2 - Os actos praticados ou os contratos celebrados em violação do disposto no número anterior são nulos, sem prejuízo de outras sanções aplicáveis.
3 - No caso de subconcessão ou de trespasse, a concessionária deve comunicar ao concedente a sua intenção de proceder à subconcessão ou ao trespasse, remetendo-lhe a minuta do respectivo contrato de subconcessão ou de trespasse e indicando todos os elementos do negócio que pretende realizar, bem como o calendário previsto para a sua realização e a identidade do subconcessionário ou do trespassário.
4 - No caso de haver lugar a uma subconcessão devidamente autorizada, a concessionária mantém os direitos e continua sujeita às obrigações decorrentes do contrato de concessão.
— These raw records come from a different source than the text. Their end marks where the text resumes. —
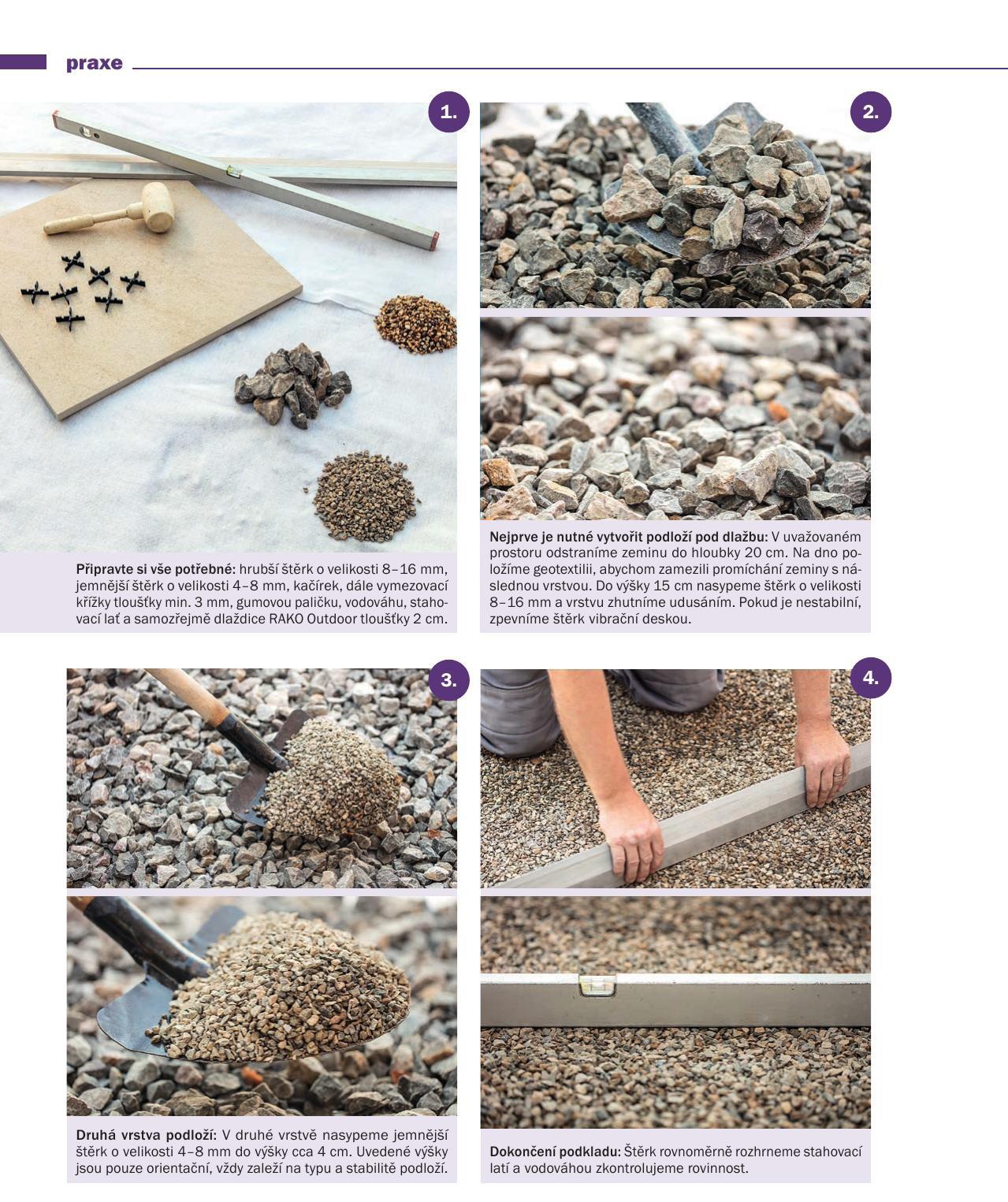 praxe

1.

Připravte si vše potřebné: hrubší štěrk o velikosti 8–16 mm, jemnější štěrk o velikosti 4–8 mm, kačírek, dále vymezovací křížky tloušťky min. 3 mm, gumovou paličku, vodováhu, stahovací lať a samozřejmě dlaždice RAKO Outdoor tloušťky 2 cm.

2.

Nejprve je nutné vytvořit podloží pod dlažbu: V uvažovaném prostoru odstraníme zeminu do hloubky 20 cm. Na dno položíme geotextilii, abychom zamezili promíchání zeminy s následnou vrstvou. Do výšky 15 cm nasypeme štěrk o velikosti 8–16 mm a vrstvu zhutníme udusáním. Pokud je nestabilní, zpevníme štěrk vibrační deskou.

3.

Druhá vrstva podloží: V druhé vrstvě nasypeme jemnější štěrk o velikosti 4–8 mm do výšky cca 4 cm. Uvedené výšky jsou pouze orientační, vždy zaleží na typu a stabilitě podloží.

4.

Dokončení podkladu: Štěrk rovnoměrně rozhrneme stahovací latí a vodováhou zkontrolujeme rovinnost.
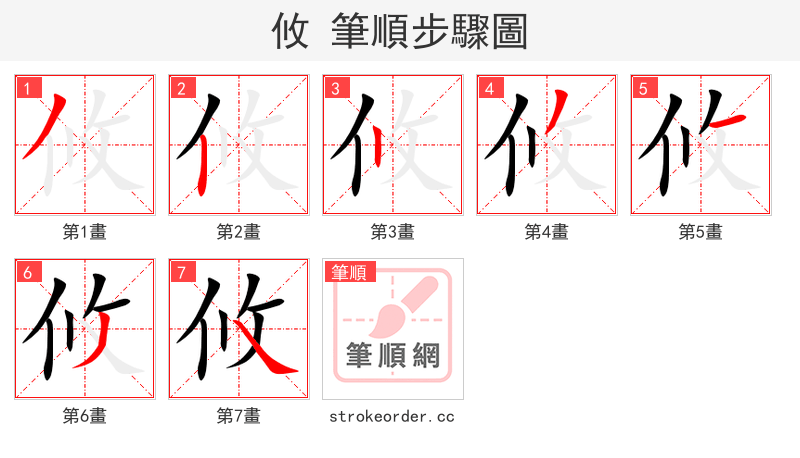 攸 筆順步驟圖

1
第1畫

2
第2畫

3
第3畫

4
第4畫

5
第5畫

6
第6畫

7
第7畫

筆順
筆順網
strokeorder.cc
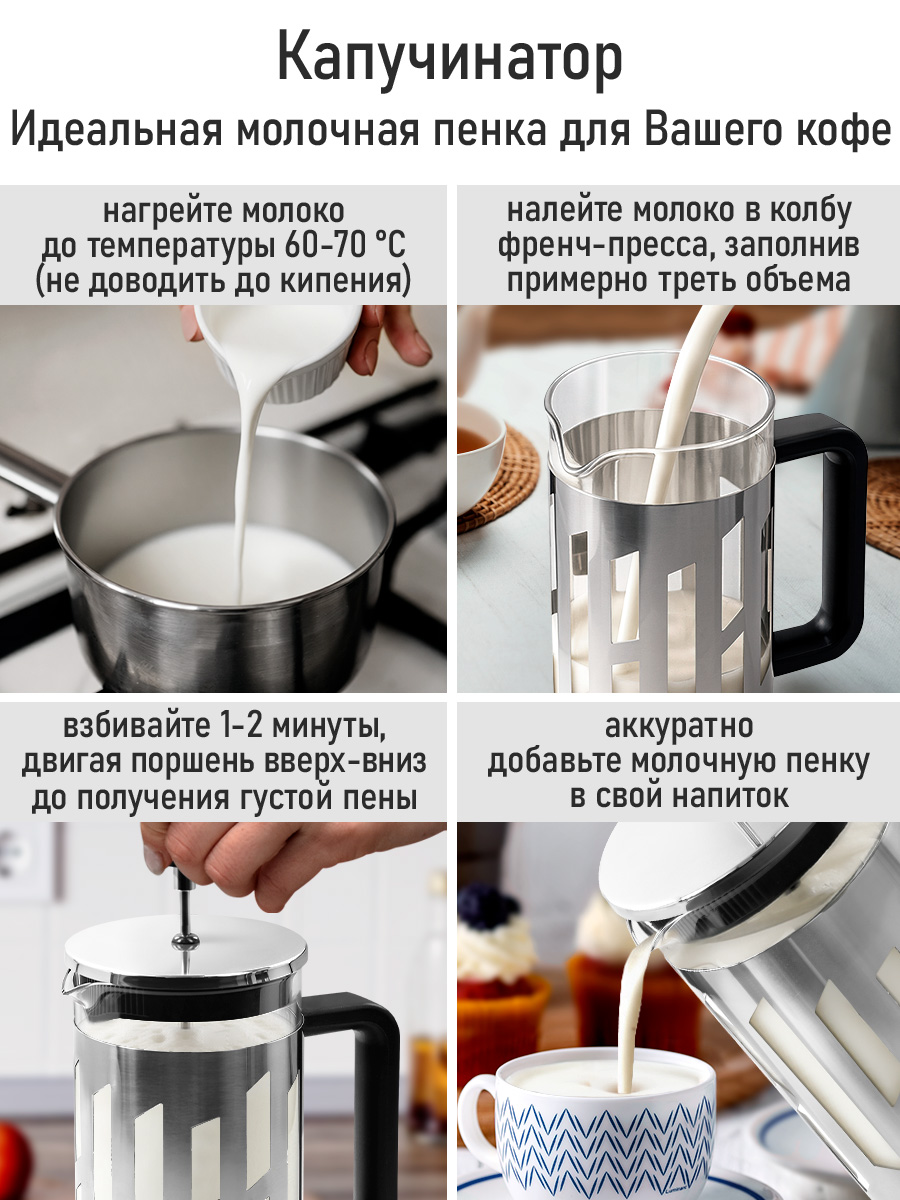 Капучинатор

Идеальная молочная пенка для Вашего кофе

нагрейте молоко до температуры 60-70 °C (не доводить до кипения)

налейте молоко в колбу френч-пресса, заполнив примерно треть объема

взбивайте 1-2 минуты, двигая поршень вверх-вниз до получения густой пены

аккуратно добавьте молочную пенку в свой напиток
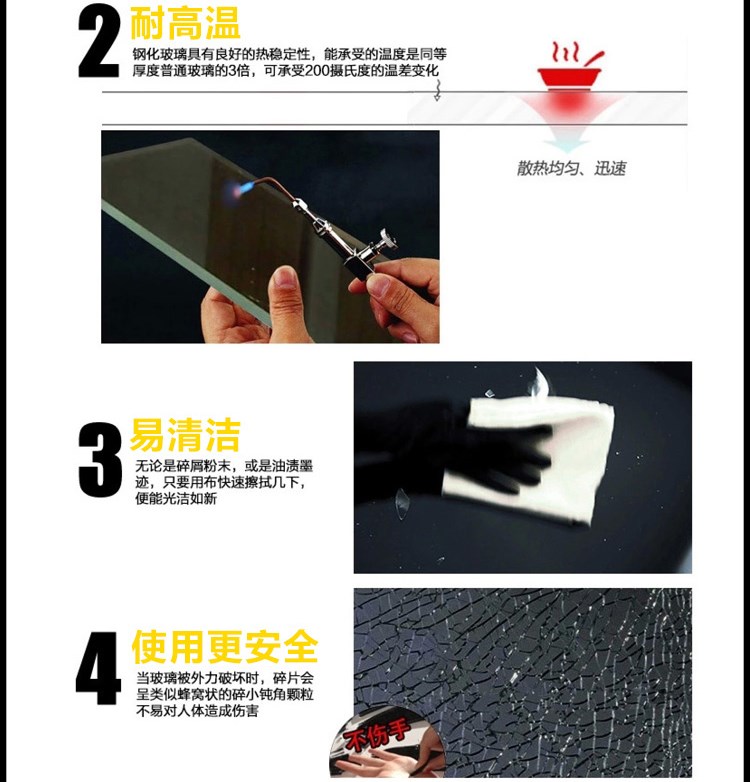 2 耐高温
钢化玻璃具有良好的热稳定性，能承受的温度是同等厚度普通玻璃的3倍，可承受200摄氏度的温差变化

散热均匀、迅速

3 易清洁
无论是碎屑粉末，或是油渍墨迹，只要用布快速擦拭几下，便能光洁如新

4 使用更安全
当玻璃被外力破坏时，碎片会呈类似蜂窝状的碎小钝角颗粒不易对人体造成伤害

不伤手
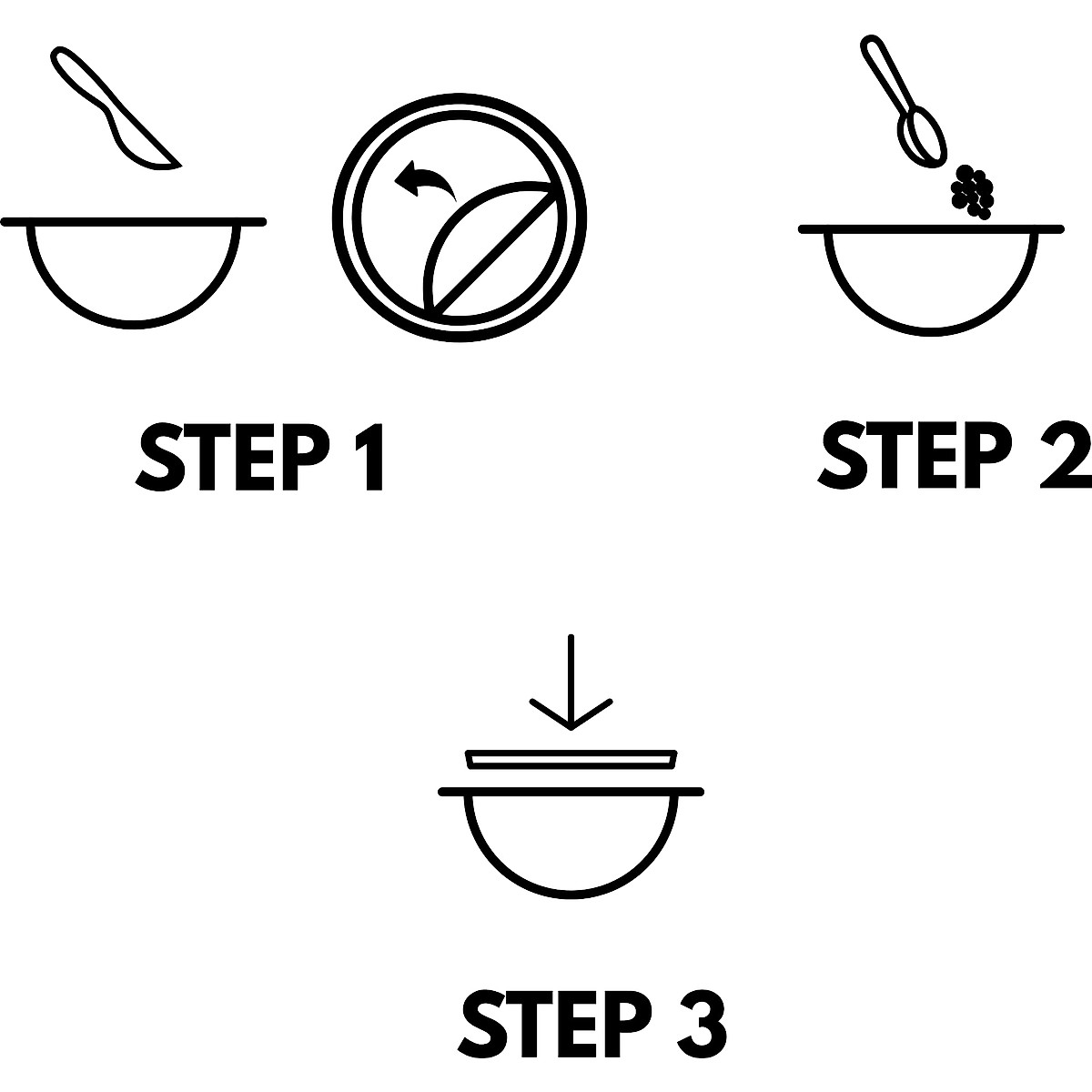 STEP 1

STEP 2

STEP 3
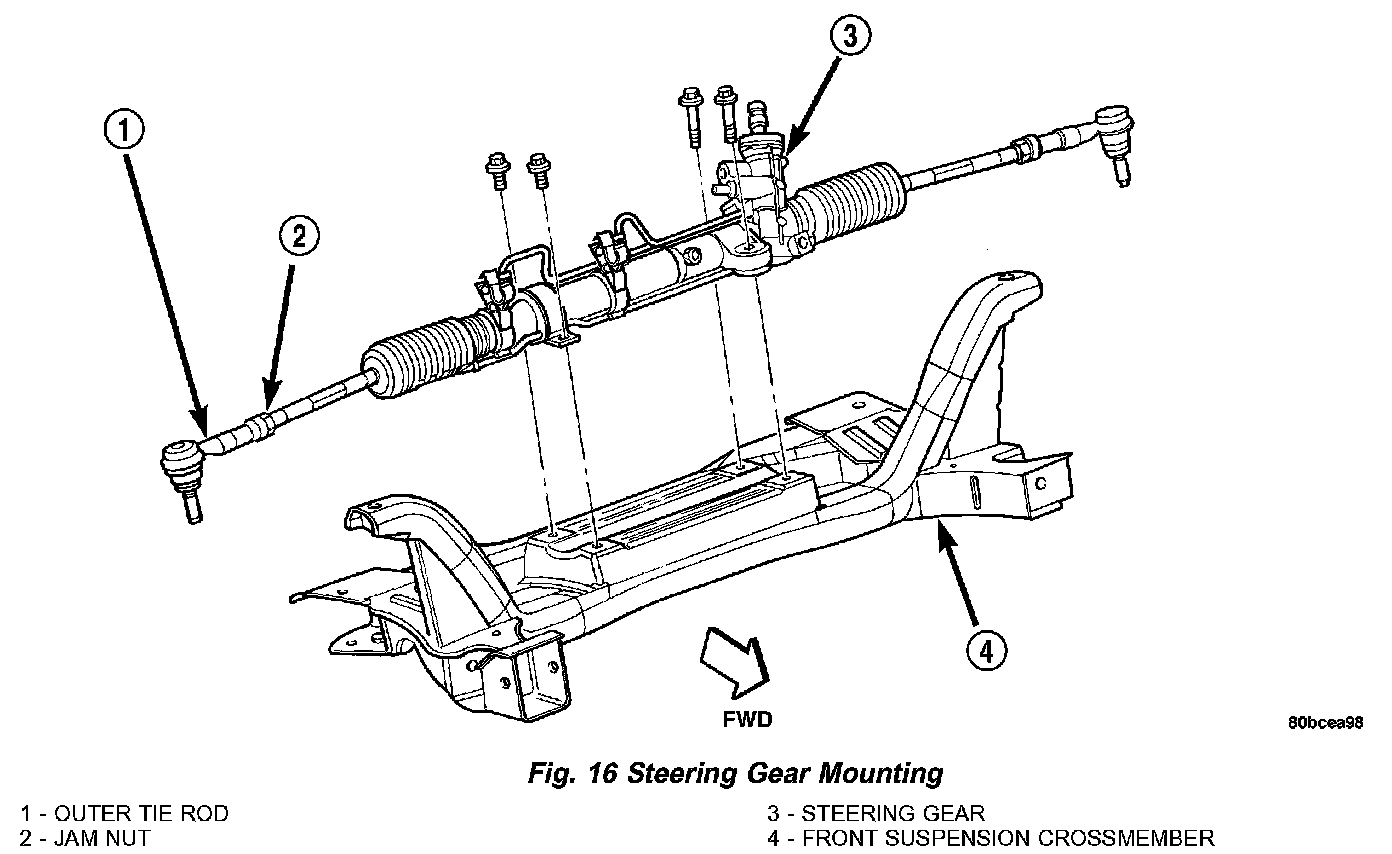 3

1

2

4

FWD

80bcea98

Fig. 16 Steering Gear Mounting

1 - OUTER TIE ROD
2 - JAM NUT

3 - STEERING GEAR
4 - FRONT SUSPENSION CROSSMEMBER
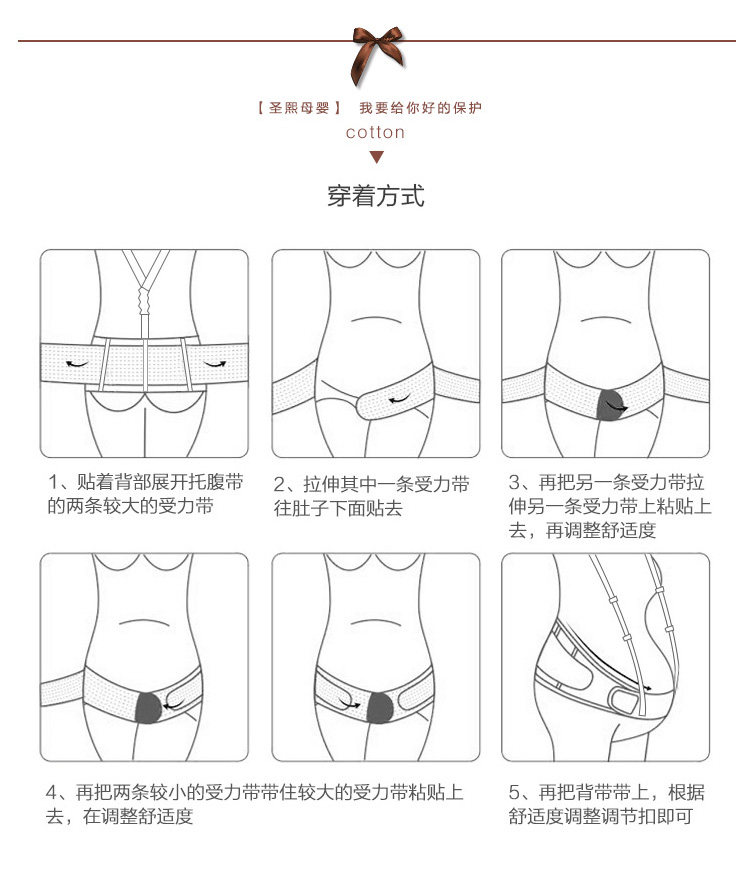 【圣熙母婴】 我要给你好的保护
cotton

穿着方式

1、贴着背部展开托腹带的两条较大的受力带

2、拉伸其中一条受力带往肚子下面贴去

3、再把另一条受力带拉伸另一条受力带上粘贴上去，再调整舒适度

4、再把两条较小的受力带带住较大的受力带粘贴上去，在调整舒适度

5、再把背带带上，根据舒适度调整调节扣即可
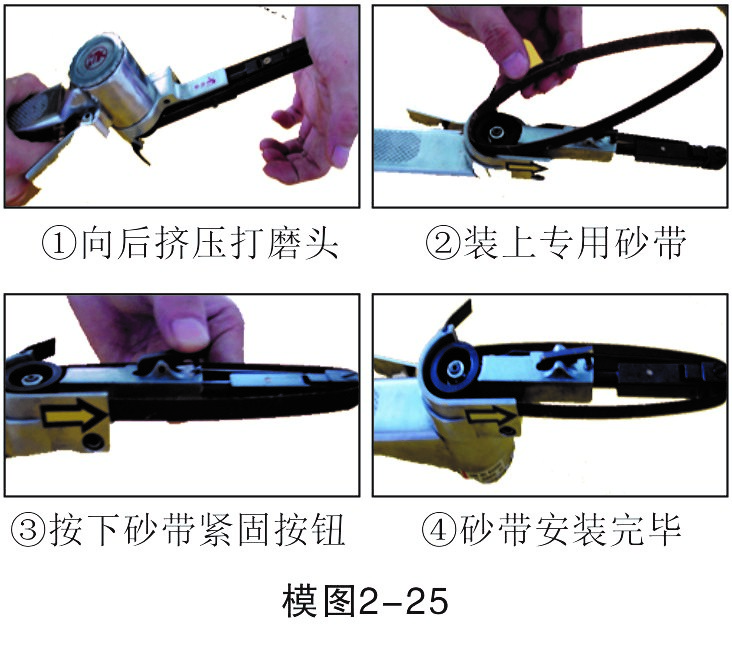 ①向后挤压打磨头

②装上专用砂带

③按下砂带紧固按钮

④砂带安装完毕

模图2-25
5 - Ocorrendo trespasse da concessão, consideram-se transmitidos para o trespassário todos os direitos e obrigações da concessionária, assumindo ainda aquele os deveres, as obrigações e os encargos que eventualmente venham a ser-lhe impostos pelo concedente como condição para a autorização do trespasse.
6 - A concessionária é responsável pela transferência integral dos seus direitos e obrigações para o trespassário, incluindo as obrigações incertas, ilíquidas ou inexigíveis à data do trespasse, em termos em que não seja afectada ou interrompida a prestação do serviço público concessionado.